(This post is a summary of an independent project completed at Harvard Business School. Click here for the complete paper. The Burberry example is purely hypothetical.)
Apple's iBeacon, a location positioning system based on Bluetooth low energy technology, made the use of consumers' location in companies' marketing activities more prevalent. However, most documented uses of iBeacon and other similar systems have been focused on pushing marketing and sales promotions to consumers. Besides this, retailers have otherwise played a passive role, waiting for consumers to act on the promotional offers.
But imagine the scenario where consumers' location data is used to notify sales staff instead of pushing potentially annoying and irrelevant promotions to consumers:
You are on your way to your favorite luxury clothing retailer, Burberry, to buy a gift for your significant other's birthday. As you enter the Burberry store, your smartphone informs the Burberry sales staff (via their iPads) that you are in the store.

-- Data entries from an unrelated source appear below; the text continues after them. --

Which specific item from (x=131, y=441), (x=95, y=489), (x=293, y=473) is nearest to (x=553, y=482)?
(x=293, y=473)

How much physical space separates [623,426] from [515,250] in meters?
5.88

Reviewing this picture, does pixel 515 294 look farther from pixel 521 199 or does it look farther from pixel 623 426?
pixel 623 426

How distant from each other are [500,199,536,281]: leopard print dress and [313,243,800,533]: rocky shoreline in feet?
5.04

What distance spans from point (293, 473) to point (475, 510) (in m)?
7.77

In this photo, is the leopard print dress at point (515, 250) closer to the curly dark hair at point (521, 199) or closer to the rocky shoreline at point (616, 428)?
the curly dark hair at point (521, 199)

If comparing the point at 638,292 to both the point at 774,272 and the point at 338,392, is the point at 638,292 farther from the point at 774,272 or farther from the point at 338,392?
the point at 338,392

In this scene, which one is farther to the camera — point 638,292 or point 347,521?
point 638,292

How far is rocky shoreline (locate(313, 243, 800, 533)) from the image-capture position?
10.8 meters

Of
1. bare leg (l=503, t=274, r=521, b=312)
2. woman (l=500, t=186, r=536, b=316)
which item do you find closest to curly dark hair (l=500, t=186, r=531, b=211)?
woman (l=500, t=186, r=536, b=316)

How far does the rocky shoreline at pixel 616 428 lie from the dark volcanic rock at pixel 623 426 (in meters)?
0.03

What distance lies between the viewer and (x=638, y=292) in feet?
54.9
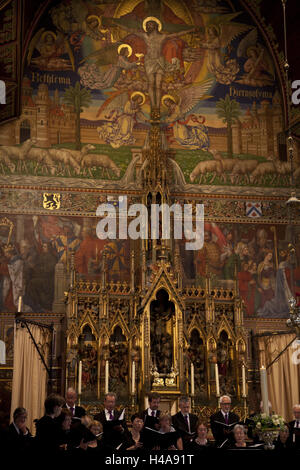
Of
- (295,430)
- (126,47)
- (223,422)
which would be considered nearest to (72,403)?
(223,422)

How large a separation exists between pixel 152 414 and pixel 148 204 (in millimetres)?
6328

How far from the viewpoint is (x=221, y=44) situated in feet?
57.5

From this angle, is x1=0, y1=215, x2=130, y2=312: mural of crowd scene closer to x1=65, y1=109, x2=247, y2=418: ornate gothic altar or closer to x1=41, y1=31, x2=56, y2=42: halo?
x1=65, y1=109, x2=247, y2=418: ornate gothic altar

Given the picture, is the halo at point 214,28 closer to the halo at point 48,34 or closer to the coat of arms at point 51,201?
the halo at point 48,34

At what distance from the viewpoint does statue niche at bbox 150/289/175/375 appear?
13398 mm

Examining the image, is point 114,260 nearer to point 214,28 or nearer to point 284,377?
point 284,377

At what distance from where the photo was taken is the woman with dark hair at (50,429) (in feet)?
22.3

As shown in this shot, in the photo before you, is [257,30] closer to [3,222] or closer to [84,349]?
[3,222]

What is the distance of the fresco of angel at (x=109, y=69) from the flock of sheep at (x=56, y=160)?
173 cm

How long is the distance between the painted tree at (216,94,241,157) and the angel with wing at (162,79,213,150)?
1.48 ft

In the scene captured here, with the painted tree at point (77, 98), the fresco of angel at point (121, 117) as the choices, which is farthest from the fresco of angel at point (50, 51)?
the fresco of angel at point (121, 117)

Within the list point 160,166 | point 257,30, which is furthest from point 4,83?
point 257,30

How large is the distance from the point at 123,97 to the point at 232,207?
3.93 metres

Upon notification, the sales staff can see your past Burberry purchases online and in-store and your interests based on your activity on Burberry.com (e.g. Burberry items you viewed, items in your online Burberry shopping cart, etc.). From this information, the sales staff noticed that you were viewing products under "Gifts for Him/Her."
The sales staff member greets you by name, introduces him/herself, and says that based on the information in your Burberry profile, you're searching for a gift for someone and asks if s/he can help you with recommendations.
After selecting the gift for your significant other, the sales staff tells you that the newest version of the scarf you purchased last year just arrived and asks if you want to view it. In addition, the sales staff invites you to an invitational-only Burberry event next Friday.
In a generalized version of the above scenario, luxury retailers' sales staff can use the knowledge that a high value customer is in the store, in combination with data on the customer's historical shopping behavior, to provide an enhanced in-store experience. In turn, this could lead to opportunities to cross-sell, up-sell, or simply increase the size of the customer's purchase basket. However, can concerns over privacy be a showstopper? Past research have shown that consumers are willing to give up information in return for personalized online services, but few have looked at this topic from an in-store perspective.
Preliminary data from a survey of ~200 consumers showed that while there are similarities in the results between consumers' sensitivity towards on- and off-line privacy, there are also differences as well. Like their online counterparts, respondents' answers showed that past negative experiences led to lower willingness to share and higher concerns about sharing their information. Furthermore, respondents' frequency of mobile shopping, retailers' use of trust-building mechanisms (i.e. transparent data collection policies and third party privacy safeguards), and the perceived value of the personalized services all led to increased comfort with sharing information.
However, unlike in the online realm, traditional trust-building mechanisms were not sufficient to mitigate respondents' concerns in sharing their personally identifiable information. It appears that only personal experience with the retailer (e.g. having made a previous purchase) decreased respondents' concerns, and increased their willingness, in sharing their personal information. Male respondents also tended towards having lower concerns and higher willingness to share in return for personalized experiences. Regardless of gender, these results suggest that retailers that require personally identifiable information need to begin by focusing on generating consumers' trust through first time purchases or other types of trust-building interactions prior to offering any personalization based on other data sources.
As retailers move towards refreshing their POS systems and unifying their commerce platforms they need to consider the data architecture required to support in-store personalized services and the IT infrastructure needed to ameliorate consumers' privacy concerns. Not all their customers will share the same level of sensitivity towards their information, and even within an individual that sensitivity will vary across different types of information. Responsive retailers that develop the flexibility to adapt to each customer's privacy sensitivity will be better situated to capture and deliver value to customers who want the personalized service and avoid the negative PR backlash from those who don't.